# Laptop mit PC verbinden



## RoccoGirl (15. September 2004)

Hallo,

ich bin absoulter Neuling was Laptops, oder Netzwerke angeht.
Kann mir vielleicht jemand einfach erklären, wie ich mit dem Laptop auf Daten vom PC zugreifen kann? Was muss ich machen? Was brauche ich?
Ein Cross-Over-Kabel habe ich, Ahnung leider gar keine.
Wäre seh lieb, wenn mir jemand helfen könnte.

Schöne Grüße
Daniela


----------



## Tim C. (15. September 2004)

Crossoverkabel sowohl im Laptop, als auch im PC einstecken und dann ein normales Windows (schätze mal, du nutzt Windows auf Laptop und Desktop?) Netzwerk einrichten mit fester IP, Arbeitsgruppe und Freigaben.


----------



## RoccoGirl (15. September 2004)

Hallo,

ich nutze Win2000 auf Desktop, aber nur Win3,11 auf dem Laptop, weil das das einzige ist, was ich in Diskettenform habe.
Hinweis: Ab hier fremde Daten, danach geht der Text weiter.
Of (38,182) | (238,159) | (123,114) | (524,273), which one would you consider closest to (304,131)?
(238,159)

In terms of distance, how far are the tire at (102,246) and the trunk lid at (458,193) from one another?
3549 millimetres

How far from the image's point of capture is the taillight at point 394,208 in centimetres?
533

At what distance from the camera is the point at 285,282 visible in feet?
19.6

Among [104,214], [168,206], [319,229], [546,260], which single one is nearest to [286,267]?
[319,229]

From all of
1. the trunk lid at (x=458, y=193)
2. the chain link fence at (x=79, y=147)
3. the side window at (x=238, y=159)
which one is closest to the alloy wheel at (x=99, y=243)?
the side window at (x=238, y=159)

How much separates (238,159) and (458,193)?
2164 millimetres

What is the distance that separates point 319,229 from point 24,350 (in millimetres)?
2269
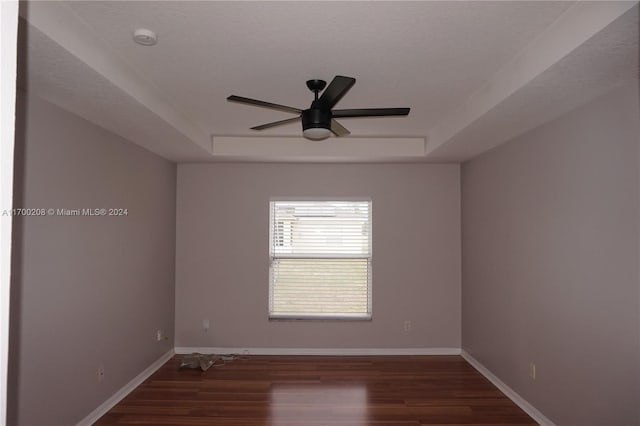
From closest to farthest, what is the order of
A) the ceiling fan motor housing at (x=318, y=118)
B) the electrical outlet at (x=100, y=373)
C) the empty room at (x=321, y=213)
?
1. the empty room at (x=321, y=213)
2. the ceiling fan motor housing at (x=318, y=118)
3. the electrical outlet at (x=100, y=373)

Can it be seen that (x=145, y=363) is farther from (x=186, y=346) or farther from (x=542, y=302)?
(x=542, y=302)

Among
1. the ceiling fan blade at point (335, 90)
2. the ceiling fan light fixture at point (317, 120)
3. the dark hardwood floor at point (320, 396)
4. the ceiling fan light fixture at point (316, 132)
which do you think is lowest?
the dark hardwood floor at point (320, 396)

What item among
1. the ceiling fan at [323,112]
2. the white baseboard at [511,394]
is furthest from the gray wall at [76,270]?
the white baseboard at [511,394]

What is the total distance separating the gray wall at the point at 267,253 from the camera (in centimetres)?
498

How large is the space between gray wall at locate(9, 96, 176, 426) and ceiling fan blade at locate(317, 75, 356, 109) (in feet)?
6.14

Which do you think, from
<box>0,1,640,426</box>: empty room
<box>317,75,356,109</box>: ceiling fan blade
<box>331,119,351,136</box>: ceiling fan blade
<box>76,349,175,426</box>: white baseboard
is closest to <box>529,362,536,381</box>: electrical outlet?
<box>0,1,640,426</box>: empty room

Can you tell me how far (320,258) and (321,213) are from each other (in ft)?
1.92

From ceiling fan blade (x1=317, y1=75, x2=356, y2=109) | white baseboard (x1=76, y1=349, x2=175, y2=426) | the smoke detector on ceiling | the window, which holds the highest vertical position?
the smoke detector on ceiling

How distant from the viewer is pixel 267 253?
5031 millimetres

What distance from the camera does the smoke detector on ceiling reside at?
208 centimetres

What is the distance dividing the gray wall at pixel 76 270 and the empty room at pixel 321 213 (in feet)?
0.06

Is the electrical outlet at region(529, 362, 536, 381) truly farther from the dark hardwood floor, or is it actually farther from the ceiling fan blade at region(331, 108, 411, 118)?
the ceiling fan blade at region(331, 108, 411, 118)

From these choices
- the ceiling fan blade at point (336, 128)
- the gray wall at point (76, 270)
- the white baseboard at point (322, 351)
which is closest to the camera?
the gray wall at point (76, 270)

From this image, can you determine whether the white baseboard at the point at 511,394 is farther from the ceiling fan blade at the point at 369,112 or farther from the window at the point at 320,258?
the ceiling fan blade at the point at 369,112
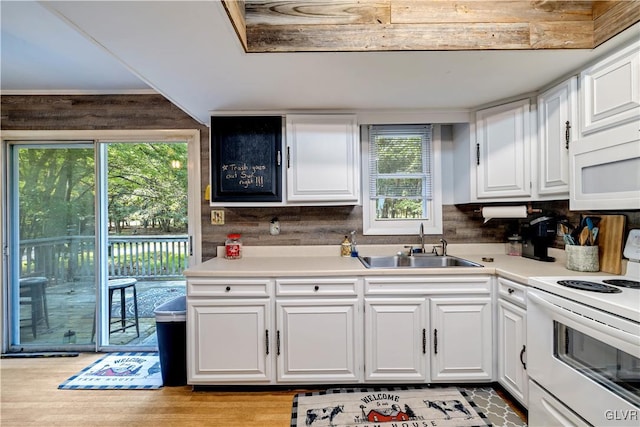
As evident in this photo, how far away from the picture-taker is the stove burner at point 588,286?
53.1 inches

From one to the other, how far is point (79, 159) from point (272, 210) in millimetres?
1901

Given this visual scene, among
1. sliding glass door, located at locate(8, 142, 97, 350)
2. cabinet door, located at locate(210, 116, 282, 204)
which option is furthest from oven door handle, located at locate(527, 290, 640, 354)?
sliding glass door, located at locate(8, 142, 97, 350)

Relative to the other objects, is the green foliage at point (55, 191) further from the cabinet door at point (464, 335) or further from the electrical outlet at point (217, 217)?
the cabinet door at point (464, 335)

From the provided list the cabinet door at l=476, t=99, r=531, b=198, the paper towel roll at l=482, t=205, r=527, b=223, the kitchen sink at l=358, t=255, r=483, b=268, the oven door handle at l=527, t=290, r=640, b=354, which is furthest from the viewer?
the kitchen sink at l=358, t=255, r=483, b=268

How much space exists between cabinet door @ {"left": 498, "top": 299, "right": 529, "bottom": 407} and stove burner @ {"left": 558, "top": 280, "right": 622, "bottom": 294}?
34cm

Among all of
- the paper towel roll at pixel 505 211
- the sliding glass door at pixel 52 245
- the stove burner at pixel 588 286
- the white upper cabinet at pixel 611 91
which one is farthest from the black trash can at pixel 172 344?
the white upper cabinet at pixel 611 91

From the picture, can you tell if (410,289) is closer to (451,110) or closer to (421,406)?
(421,406)

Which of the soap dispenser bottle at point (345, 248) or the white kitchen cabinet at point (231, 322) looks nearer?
the white kitchen cabinet at point (231, 322)

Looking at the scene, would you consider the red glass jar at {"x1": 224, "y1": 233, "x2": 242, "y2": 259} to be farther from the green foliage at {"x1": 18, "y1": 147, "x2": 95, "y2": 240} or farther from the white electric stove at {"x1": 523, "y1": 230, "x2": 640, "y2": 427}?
the white electric stove at {"x1": 523, "y1": 230, "x2": 640, "y2": 427}

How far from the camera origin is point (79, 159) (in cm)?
283

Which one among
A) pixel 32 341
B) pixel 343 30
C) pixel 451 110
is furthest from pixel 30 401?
pixel 451 110

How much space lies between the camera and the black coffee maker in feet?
7.16

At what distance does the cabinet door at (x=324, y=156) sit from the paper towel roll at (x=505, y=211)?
1.07m

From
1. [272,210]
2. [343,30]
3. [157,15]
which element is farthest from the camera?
[272,210]
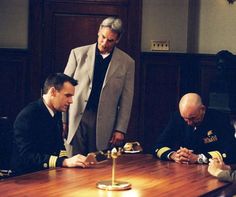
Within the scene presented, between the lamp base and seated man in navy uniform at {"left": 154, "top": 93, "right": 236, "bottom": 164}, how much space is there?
966mm

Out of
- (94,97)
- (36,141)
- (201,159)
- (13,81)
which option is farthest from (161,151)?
(13,81)

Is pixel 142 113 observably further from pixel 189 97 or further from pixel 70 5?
pixel 189 97

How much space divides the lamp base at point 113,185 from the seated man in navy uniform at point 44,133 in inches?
18.9

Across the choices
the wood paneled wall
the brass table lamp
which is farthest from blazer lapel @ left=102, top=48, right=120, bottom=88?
the wood paneled wall

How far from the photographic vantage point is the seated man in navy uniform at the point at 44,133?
3.30m

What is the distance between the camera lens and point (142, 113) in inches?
240

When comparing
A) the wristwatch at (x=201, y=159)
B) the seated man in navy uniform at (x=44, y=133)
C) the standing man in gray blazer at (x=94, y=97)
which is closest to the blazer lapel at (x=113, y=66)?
the standing man in gray blazer at (x=94, y=97)

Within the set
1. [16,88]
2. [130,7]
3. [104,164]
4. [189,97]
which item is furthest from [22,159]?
[130,7]

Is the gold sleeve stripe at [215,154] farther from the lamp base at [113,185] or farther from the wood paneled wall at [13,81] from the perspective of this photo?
the wood paneled wall at [13,81]

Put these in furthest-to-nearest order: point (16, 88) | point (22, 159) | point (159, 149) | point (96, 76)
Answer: point (16, 88) → point (96, 76) → point (159, 149) → point (22, 159)

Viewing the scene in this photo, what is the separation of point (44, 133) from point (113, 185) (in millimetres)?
892

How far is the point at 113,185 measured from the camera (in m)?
2.78

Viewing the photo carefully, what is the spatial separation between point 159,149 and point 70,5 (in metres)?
2.52

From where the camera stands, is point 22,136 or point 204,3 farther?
point 204,3
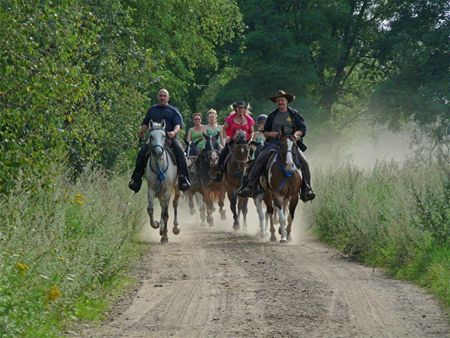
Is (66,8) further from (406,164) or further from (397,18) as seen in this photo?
(397,18)

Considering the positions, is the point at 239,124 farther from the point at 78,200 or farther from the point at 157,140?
the point at 78,200

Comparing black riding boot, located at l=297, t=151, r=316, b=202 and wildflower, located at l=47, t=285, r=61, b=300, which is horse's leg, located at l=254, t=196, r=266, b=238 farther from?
wildflower, located at l=47, t=285, r=61, b=300

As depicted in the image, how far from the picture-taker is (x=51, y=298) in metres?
11.1

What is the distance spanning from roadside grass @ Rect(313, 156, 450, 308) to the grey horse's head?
137 inches

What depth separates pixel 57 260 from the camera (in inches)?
479

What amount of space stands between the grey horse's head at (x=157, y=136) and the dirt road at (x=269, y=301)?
3139 millimetres

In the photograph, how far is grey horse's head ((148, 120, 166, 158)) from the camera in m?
21.8

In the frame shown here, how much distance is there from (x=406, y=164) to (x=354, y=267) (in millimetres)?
6678

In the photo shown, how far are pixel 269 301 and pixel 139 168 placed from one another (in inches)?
388

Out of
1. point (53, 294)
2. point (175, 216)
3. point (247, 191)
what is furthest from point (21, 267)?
point (175, 216)

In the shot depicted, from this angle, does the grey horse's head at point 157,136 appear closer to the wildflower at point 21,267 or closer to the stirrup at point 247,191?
the stirrup at point 247,191

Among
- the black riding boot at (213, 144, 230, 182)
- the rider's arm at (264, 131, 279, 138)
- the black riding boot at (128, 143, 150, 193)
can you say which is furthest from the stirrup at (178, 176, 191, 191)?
the black riding boot at (213, 144, 230, 182)

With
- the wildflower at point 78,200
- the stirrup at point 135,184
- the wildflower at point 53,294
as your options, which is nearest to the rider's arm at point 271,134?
the stirrup at point 135,184

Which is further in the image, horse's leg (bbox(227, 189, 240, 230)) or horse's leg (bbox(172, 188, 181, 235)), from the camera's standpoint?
horse's leg (bbox(227, 189, 240, 230))
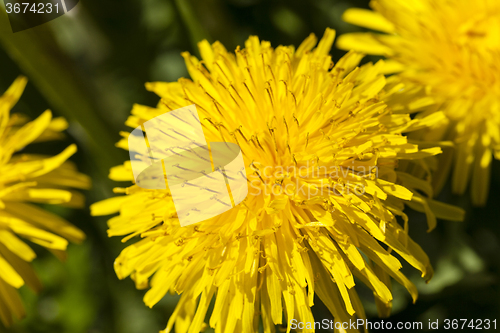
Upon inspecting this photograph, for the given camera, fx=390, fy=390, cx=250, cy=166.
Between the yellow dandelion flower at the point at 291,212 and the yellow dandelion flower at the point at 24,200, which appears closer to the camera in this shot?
the yellow dandelion flower at the point at 291,212

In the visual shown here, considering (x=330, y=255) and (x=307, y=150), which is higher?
A: (x=307, y=150)

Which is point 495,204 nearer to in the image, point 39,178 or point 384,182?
point 384,182

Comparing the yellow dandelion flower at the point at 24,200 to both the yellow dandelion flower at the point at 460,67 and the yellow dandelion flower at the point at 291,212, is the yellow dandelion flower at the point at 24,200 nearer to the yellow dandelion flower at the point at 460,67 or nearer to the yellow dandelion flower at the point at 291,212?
the yellow dandelion flower at the point at 291,212

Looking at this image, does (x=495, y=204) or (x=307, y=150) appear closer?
(x=307, y=150)

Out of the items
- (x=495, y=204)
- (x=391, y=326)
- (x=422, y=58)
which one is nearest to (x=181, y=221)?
(x=391, y=326)

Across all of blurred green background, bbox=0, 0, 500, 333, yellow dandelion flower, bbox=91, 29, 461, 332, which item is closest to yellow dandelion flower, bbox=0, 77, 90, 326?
blurred green background, bbox=0, 0, 500, 333

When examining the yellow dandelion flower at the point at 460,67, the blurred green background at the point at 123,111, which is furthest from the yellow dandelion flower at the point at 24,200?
the yellow dandelion flower at the point at 460,67
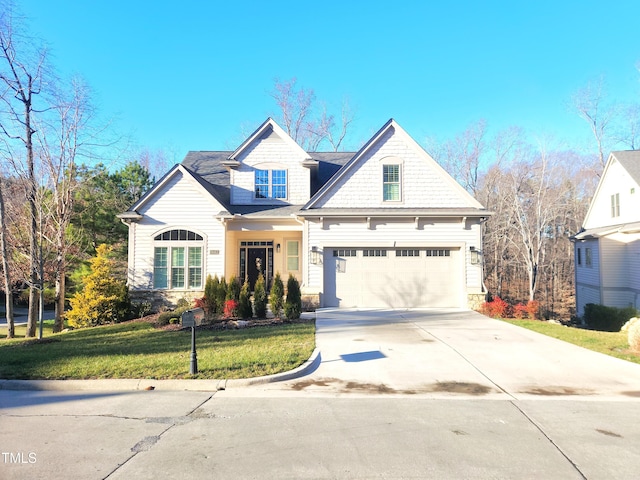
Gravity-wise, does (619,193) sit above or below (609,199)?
above

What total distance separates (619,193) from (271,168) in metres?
19.4

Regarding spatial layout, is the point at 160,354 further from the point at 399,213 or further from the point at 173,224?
the point at 399,213

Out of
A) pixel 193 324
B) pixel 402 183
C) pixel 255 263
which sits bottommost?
pixel 193 324

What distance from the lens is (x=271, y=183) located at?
1747 cm

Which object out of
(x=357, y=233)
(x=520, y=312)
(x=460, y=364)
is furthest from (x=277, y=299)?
(x=520, y=312)

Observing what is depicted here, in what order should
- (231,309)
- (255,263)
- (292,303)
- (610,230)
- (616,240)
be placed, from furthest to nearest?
(616,240)
(610,230)
(255,263)
(231,309)
(292,303)

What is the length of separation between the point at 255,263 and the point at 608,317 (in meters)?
17.2

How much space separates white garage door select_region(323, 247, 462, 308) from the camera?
15.4m

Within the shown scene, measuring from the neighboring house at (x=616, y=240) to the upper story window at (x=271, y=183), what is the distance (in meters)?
17.3

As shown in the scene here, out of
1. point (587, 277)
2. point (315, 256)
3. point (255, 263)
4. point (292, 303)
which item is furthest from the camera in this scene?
point (587, 277)

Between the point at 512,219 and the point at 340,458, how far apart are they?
31.0 meters

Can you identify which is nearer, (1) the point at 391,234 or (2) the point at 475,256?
(2) the point at 475,256

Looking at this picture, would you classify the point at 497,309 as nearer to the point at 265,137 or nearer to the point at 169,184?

Und zu allem ist Win2000 auch noch in Englisch, worin ich nicht gerade eine leuchte bin.


----------



## NatureBoy (15. September 2004)

War das kein Schreibfehler WIN 3.11 

Ich hätte nicht gedacht das diese Version noch jemand benutzt. 

Ich denke jedoch nicht  dass du ein Netzwerk zwischen diesen beiden Geräten herstellen kannst. 
Sollte ich mich irren, bitte korrigieren...


----------



## RoccoGirl (15. September 2004)

nein, wirklich 3.11
Wie gesagt, das ist nun mal das einzige, dass ich auf Diskette habe und ich habe kein CD-Rom daher hatte ich ja gehofft, irgendwie auf die Daten vom Desktop PC zugreifen zu können, damit ich von dort aus evtl. was brauchbares auf die Festplatte kriege.


----------



## imweasel (15. September 2004)

Hi,

also mit WfW3.11 kann man auch ein Netzwerk einrichten... wie das aber genau geht kann ich dir nicht sagen 

Schau dir mal diesen Link an.


----------



## RoccoGirl (15. September 2004)

So, ich gebs auf.
Also doch eine USB Pc-Card und ein externes Laufwerk.
Ist wohl doch deutlich einfacher.

Trotzdem vielen Dank für eure Hilfe.
Schöne Grüße
Daniela


----------



## Tim C. (15. September 2004)

> _Original geschrieben von RoccoGirl _
> *So, ich gebs auf.
> Also doch eine USB Pc-Card und ein externes Laufwerk.
> Ist wohl doch deutlich einfacher.
> ...


Dann würde ich nur darauf achten, dass der Notebook von USB Komponenten booten kann. Sonst hängst du dir das USB-CDROM o.ä. dran, packst deine WindowsCD rein, kannst dann aber nicht von dieser booten und Windows damit nicht adequat installieren.


----------



## RoccoGirl (16. September 2004)

Ach ja, das hatte ich total vergessen. Das bedeutet aber ja, dass ich ins BIOS muss, oder? Daran scheitere ich derzeit auch noch.
Notebooks sind doch um einiges komplizierter als ein normaler Desktop PC.


----------



## Tim C. (16. September 2004)

> _Original geschrieben von RoccoGirl _
> *Ach ja, das hatte ich total vergessen. Das bedeutet aber ja, dass ich ins BIOS muss, oder? Daran scheitere ich derzeit auch noch.
> Notebooks sind doch um einiges komplizierter als ein normaler Desktop PC. *


Ja stimmt, sollte aber im Handbuch nachzulesen sein, wie man das anstellt.


----------